Data shown:
———
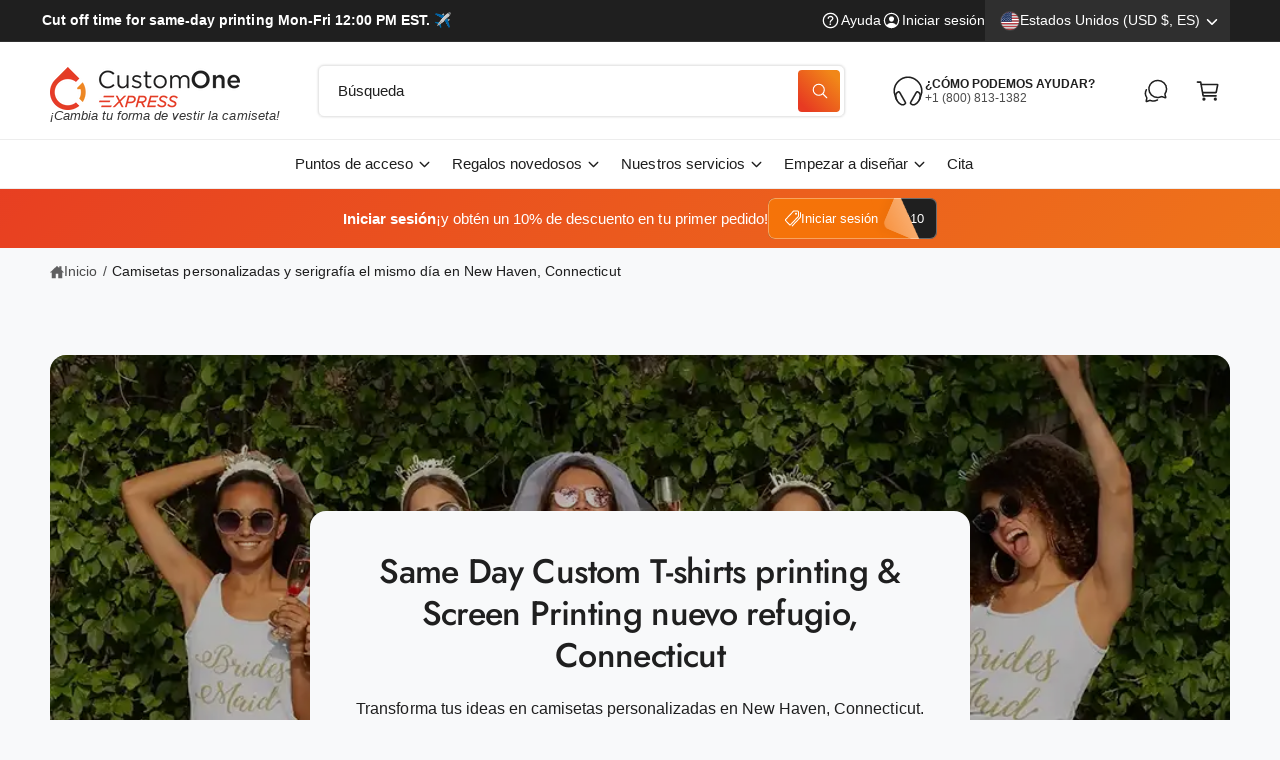

--- FILE ---
content_type: text/css
request_url: https://customoneonline.com/cdn/shop/t/44/assets/component-discount-code.css?v=7015659291499551711767320366
body_size: 97
content:
.share-button__discount{position:static!important}.share-button--discount{--border-radius: var(--inputs-radius-outset);transform:translateZ(0)}.share-button--discount .field__input{width:calc(var(--character-count, 14ch) * var(--character-scale, 1.4ch) + 1.25em);min-width:50px;max-width:min(calc(100vw - 7rem - 45px),400px);letter-spacing:0;padding:1.25em 0 1.25em 1.25em!important;height:2.8em;line-height:2.8em;transform:translateZ(0);transition:transform .4s}.banner__content .share-button--discount .field__input{max-width:min(calc(100vw - 13rem - 45px),400px)}.share-button--discount button{width:2.8em;height:2.8em}.share-button--discount .icon{width:1.25em;height:1.25em}.share-button__message--discount{display:flex!important;padding:0 0 .2em 1.25em!important;gap:.5em;transition:transform .4s;transform:translate3d(0,100%,0)}.discount-copied .share-button__message--discount{transform:translateZ(0)}.discount-copied .field__input{transform:translate3d(0,-100%,0)}.discount-gated .share-button__copy{display:none}.discount-gated .discount-gated__message{background-color:rgb(var(--color-peel-background));color:rgb(var(--color-peel-foreground));border-radius:var(--border-radius) 0 0 var(--border-radius);gap:.5em;margin-right:50px;position:relative;padding:.7em .7em .7em 1.3em}.discount-gated .field{position:absolute;top:0;right:0;bottom:0;left:0}.discount-gated .discount-gated__message:after{content:"";background-color:rgb(var(--color-peel-background));right:-19px;width:29px;bottom:0;top:0;display:inline-block;position:absolute;transform:skew(17deg);transition:right .25s}.discount-gated .discount-gated__reveal,.discount-gated .discount-gated__message:before{background-color:rgb(var(--color-peel-background));right:0;width:50px;bottom:0;top:-5px;border-radius:0 0 0 var(--border-radius);display:inline-block;transition:transform .25s,background-position .25s;transform:translate3d(0,-2px,0) rotate(23deg) scaleX(.9);background:linear-gradient(40deg,rgb(var(--color-peel-background-light)),rgb(var(--color-peel-background-lighter)) 49%,#fff0 50%) 0 5px no-repeat}.discount-gated .discount-gated__message:before{content:"";position:absolute;right:-50px;box-shadow:-7px 5px 8px #00000008;z-index:1}@media (hover: hover) and (pointer: fine){.discount-gated:hover .discount-gated__reveal,.discount-gated:hover .discount-gated__message:before{background-position:0 0;transform:translate3d(-6px,2px,0) rotate(18deg) scaleX(1)}.discount-gated:hover .discount-gated__message:after{right:-9px}}.discount-snippet{position:absolute;right:1em;top:0;bottom:0}
/*# sourceMappingURL=/cdn/shop/t/44/assets/component-discount-code.css.map?v=7015659291499551711767320366 */


--- FILE ---
content_type: text/css
request_url: https://customoneonline.com/cdn/shop/t/44/assets/collapsible-content.css?v=113902566734000041861767320366
body_size: -382
content:
.accordion-container .accordion:first-child,.accordion-container .first-accordion{border-top:0}.accordion-container .accordion:last-child{border-bottom:0}.accordion-container--borderless .accordion{border:0}.accordion-container .accordion__content{padding:0 0 2rem}.accordion-container custom-accordion{--open-duration: var(--duration-longish)}.collapsible-content .accordion-container{padding:2.5rem 3rem}.collapsible-content .accordion-container .icon-accordion{position:relative;top:2px}.collapsible-content .image-with-text__media.min-h-0 .banner__box{position:static}@media screen and (min-width: 990px){.collapsible-content .image-with-text__content{padding:6rem 7rem}}.collapsible-content .image-with-text__text-item .title-wrapper{padding:0}.collapsible-content .image-with-text__media-item .collapsible-content__title{display:flex!important}.collapsible-content__heading:not(:first-child){margin-top:4rem}.collapsible-content__heading+.accordion{margin-top:0}.section.interacted-with .revealed-image{transition:opacity var(--duration-longish) var(--duration-longish),visibility var(--duration-longish) var(--duration-longish)!important}.revealed-image{opacity:0;visibility:hidden}.section.interacted-with .revealed-image.reveal{transition-delay:0s!important}.revealed-image.reveal{opacity:1;visibility:visible;z-index:1}.collapsible-content-row__buttons{justify-content:flex-start!important;margin-left:calc(var(--buttons-border-width) + 1px)}
/*# sourceMappingURL=/cdn/shop/t/44/assets/collapsible-content.css.map?v=113902566734000041861767320366 */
———
What this task involves:
With the pictures removed, return all the entries exactly.

The answer:
--- FILE ---
content_type: text/css
request_url: https://customoneonline.com/cdn/shop/t/44/assets/component-discount-code.css?v=7015659291499551711767320366
body_size: 97
content:
.share-button__discount{position:static!important}.share-button--discount{--border-radius: var(--inputs-radius-outset);transform:translateZ(0)}.share-button--discount .field__input{width:calc(var(--character-count, 14ch) * var(--character-scale, 1.4ch) + 1.25em);min-width:50px;max-width:min(calc(100vw - 7rem - 45px),400px);letter-spacing:0;padding:1.25em 0 1.25em 1.25em!important;height:2.8em;line-height:2.8em;transform:translateZ(0);transition:transform .4s}.banner__content .share-button--discount .field__input{max-width:min(calc(100vw - 13rem - 45px),400px)}.share-button--discount button{width:2.8em;height:2.8em}.share-button--discount .icon{width:1.25em;height:1.25em}.share-button__message--discount{display:flex!important;padding:0 0 .2em 1.25em!important;gap:.5em;transition:transform .4s;transform:translate3d(0,100%,0)}.discount-copied .share-button__message--discount{transform:translateZ(0)}.discount-copied .field__input{transform:translate3d(0,-100%,0)}.discount-gated .share-button__copy{display:none}.discount-gated .discount-gated__message{background-color:rgb(var(--color-peel-background));color:rgb(var(--color-peel-foreground));border-radius:var(--border-radius) 0 0 var(--border-radius);gap:.5em;margin-right:50px;position:relative;padding:.7em .7em .7em 1.3em}.discount-gated .field{position:absolute;top:0;right:0;bottom:0;left:0}.discount-gated .discount-gated__message:after{content:"";background-color:rgb(var(--color-peel-background));right:-19px;width:29px;bottom:0;top:0;display:inline-block;position:absolute;transform:skew(17deg);transition:right .25s}.discount-gated .discount-gated__reveal,.discount-gated .discount-gated__message:before{background-color:rgb(var(--color-peel-background));right:0;width:50px;bottom:0;top:-5px;border-radius:0 0 0 var(--border-radius);display:inline-block;transition:transform .25s,background-position .25s;transform:translate3d(0,-2px,0) rotate(23deg) scaleX(.9);background:linear-gradient(40deg,rgb(var(--color-peel-background-light)),rgb(var(--color-peel-background-lighter)) 49%,#fff0 50%) 0 5px no-repeat}.discount-gated .discount-gated__message:before{content:"";position:absolute;right:-50px;box-shadow:-7px 5px 8px #00000008;z-index:1}@media (hover: hover) and (pointer: fine){.discount-gated:hover .discount-gated__reveal,.discount-gated:hover .discount-gated__message:before{background-position:0 0;transform:translate3d(-6px,2px,0) rotate(18deg) scaleX(1)}.discount-gated:hover .discount-gated__message:after{right:-9px}}.discount-snippet{position:absolute;right:1em;top:0;bottom:0}
/*# sourceMappingURL=/cdn/shop/t/44/assets/component-discount-code.css.map?v=7015659291499551711767320366 */


--- FILE ---
content_type: text/css
request_url: https://customoneonline.com/cdn/shop/t/44/assets/collapsible-content.css?v=113902566734000041861767320366
body_size: -382
content:
.accordion-container .accordion:first-child,.accordion-container .first-accordion{border-top:0}.accordion-container .accordion:last-child{border-bottom:0}.accordion-container--borderless .accordion{border:0}.accordion-container .accordion__content{padding:0 0 2rem}.accordion-container custom-accordion{--open-duration: var(--duration-longish)}.collapsible-content .accordion-container{padding:2.5rem 3rem}.collapsible-content .accordion-container .icon-accordion{position:relative;top:2px}.collapsible-content .image-with-text__media.min-h-0 .banner__box{position:static}@media screen and (min-width: 990px){.collapsible-content .image-with-text__content{padding:6rem 7rem}}.collapsible-content .image-with-text__text-item .title-wrapper{padding:0}.collapsible-content .image-with-text__media-item .collapsible-content__title{display:flex!important}.collapsible-content__heading:not(:first-child){margin-top:4rem}.collapsible-content__heading+.accordion{margin-top:0}.section.interacted-with .revealed-image{transition:opacity var(--duration-longish) var(--duration-longish),visibility var(--duration-longish) var(--duration-longish)!important}.revealed-image{opacity:0;visibility:hidden}.section.interacted-with .revealed-image.reveal{transition-delay:0s!important}.revealed-image.reveal{opacity:1;visibility:visible;z-index:1}.collapsible-content-row__buttons{justify-content:flex-start!important;margin-left:calc(var(--buttons-border-width) + 1px)}
/*# sourceMappingURL=/cdn/shop/t/44/assets/collapsible-content.css.map?v=113902566734000041861767320366 */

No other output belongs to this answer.